Your task:
Reproduce, word for word, the entire passage below about the Treangen Lab's COVID-19 testing collaboration with Great Basin Scientific.

Selected passage:
Content starts

Rice CS bioinformatics group aims to streamline development of COVID-19 testing.

Treangen Lab collaborates with Great Basin to design a novel SARS-CoV-2 test

Rice computer scientist Todd Treangen and his bioinformatics group are collaborating with Great Basin Scientific, a molecular diagnostics company, to optimize the design and computational evaluation of molecular detection assays for the SARS-CoV-2 viral RNA, the pathogen that causes COVID-19. The aim of the co-development partnership is to streamline development and commercialization of robust and genetically stable COVID-19 testing.

Treangen, an assistant professor of computer science in Rice’s George R. Brown School of Engineering, is co-lead of COV-IRT, the COVID-19 International Research Team, which recently held its 2nd international symposium on the latest COVID-19 breakthroughs.

The Treangen lab COVID-19 diagnostics team, led by PhD student Nicolae Sapoval, postdoctoral scientist Leo Elworth and Treangen, has developed novel bioinformatics software called OliVar, which allows researchers and assay developers to automate and design assays that target regions of the virus genome that have the lowest frequency of mutation. The software aids in designing high-quality molecular detection assays specifically targeted to the regions of high genomic stability. The ability to identify stable genomic regions helps ensure test longevity and robustness for viral genomes that mutate often and evolve rapidly in nature. Additional OliVar team members include software engineer Bryce Kille and PhD students Yunxi Liu and Yilei Fu.

Content ends

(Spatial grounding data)
Content starts

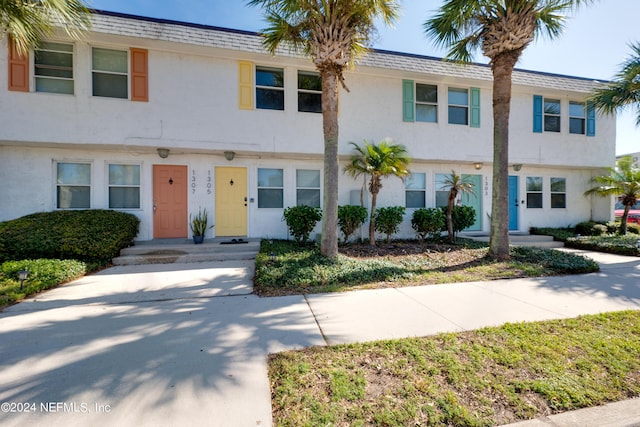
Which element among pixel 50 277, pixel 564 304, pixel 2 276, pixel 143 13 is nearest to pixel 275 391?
pixel 564 304

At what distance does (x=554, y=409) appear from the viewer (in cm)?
218

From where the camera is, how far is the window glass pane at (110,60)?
25.9ft

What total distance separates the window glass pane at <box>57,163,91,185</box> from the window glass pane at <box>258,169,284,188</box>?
5.00 m

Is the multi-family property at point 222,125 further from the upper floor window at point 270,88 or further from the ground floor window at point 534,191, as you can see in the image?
the ground floor window at point 534,191

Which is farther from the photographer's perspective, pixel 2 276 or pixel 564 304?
pixel 2 276

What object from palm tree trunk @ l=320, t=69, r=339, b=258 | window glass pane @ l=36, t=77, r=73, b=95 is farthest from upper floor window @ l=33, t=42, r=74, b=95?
palm tree trunk @ l=320, t=69, r=339, b=258

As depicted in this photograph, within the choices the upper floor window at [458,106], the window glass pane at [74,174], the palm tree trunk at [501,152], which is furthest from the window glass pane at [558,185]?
the window glass pane at [74,174]

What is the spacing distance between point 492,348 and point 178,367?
316 centimetres

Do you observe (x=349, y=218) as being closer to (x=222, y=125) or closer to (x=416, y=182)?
(x=416, y=182)

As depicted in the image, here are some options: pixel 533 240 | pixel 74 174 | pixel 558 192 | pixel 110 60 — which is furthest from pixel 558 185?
pixel 74 174

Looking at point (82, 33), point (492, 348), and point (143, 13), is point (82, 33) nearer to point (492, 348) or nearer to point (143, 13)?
point (143, 13)

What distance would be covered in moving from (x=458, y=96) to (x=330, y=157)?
6.85 metres

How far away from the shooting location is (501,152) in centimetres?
701

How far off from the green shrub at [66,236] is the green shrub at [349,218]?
5.93 metres
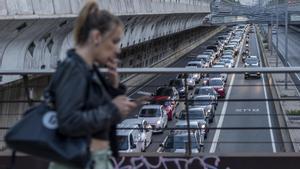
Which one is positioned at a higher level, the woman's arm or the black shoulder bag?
the woman's arm

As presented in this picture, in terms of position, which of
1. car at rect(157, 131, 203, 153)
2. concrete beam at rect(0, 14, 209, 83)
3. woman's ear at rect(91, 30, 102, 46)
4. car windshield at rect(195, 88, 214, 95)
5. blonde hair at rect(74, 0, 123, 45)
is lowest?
car windshield at rect(195, 88, 214, 95)

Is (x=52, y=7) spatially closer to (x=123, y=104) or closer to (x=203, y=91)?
(x=123, y=104)

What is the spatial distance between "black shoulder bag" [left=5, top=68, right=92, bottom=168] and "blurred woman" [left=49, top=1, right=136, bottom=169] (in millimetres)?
46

Content ends

Solution for this exercise:
Rice CS bioinformatics group aims to streamline development of COVID-19 testing.

Treangen Lab collaborates with Great Basin to design a novel SARS-CoV-2 test

Rice computer scientist Todd Treangen and his bioinformatics group are collaborating with Great Basin Scientific, a molecular diagnostics company, to optimize the design and computational evaluation of molecular detection assays for the SARS-CoV-2 viral RNA, the pathogen that causes COVID-19. The aim of the co-development partnership is to streamline development and commercialization of robust and genetically stable COVID-19 testing.

Treangen, an assistant professor of computer science in Rice’s George R. Brown School of Engineering, is co-lead of COV-IRT, the COVID-19 International Research Team, which recently held its 2nd international symposium on the latest COVID-19 breakthroughs.

The Treangen lab COVID-19 diagnostics team, led by PhD student Nicolae Sapoval, postdoctoral scientist Leo Elworth and Treangen, has developed novel bioinformatics software called OliVar, which allows researchers and assay developers to automate and design assays that target regions of the virus genome that have the lowest frequency of mutation. The software aids in designing high-quality molecular detection assays specifically targeted to the regions of high genomic stability. The ability to identify stable genomic regions helps ensure test longevity and robustness for viral genomes that mutate often and evolve rapidly in nature. Additional OliVar team members include software engineer Bryce Kille and PhD students Yunxi Liu and Yilei Fu.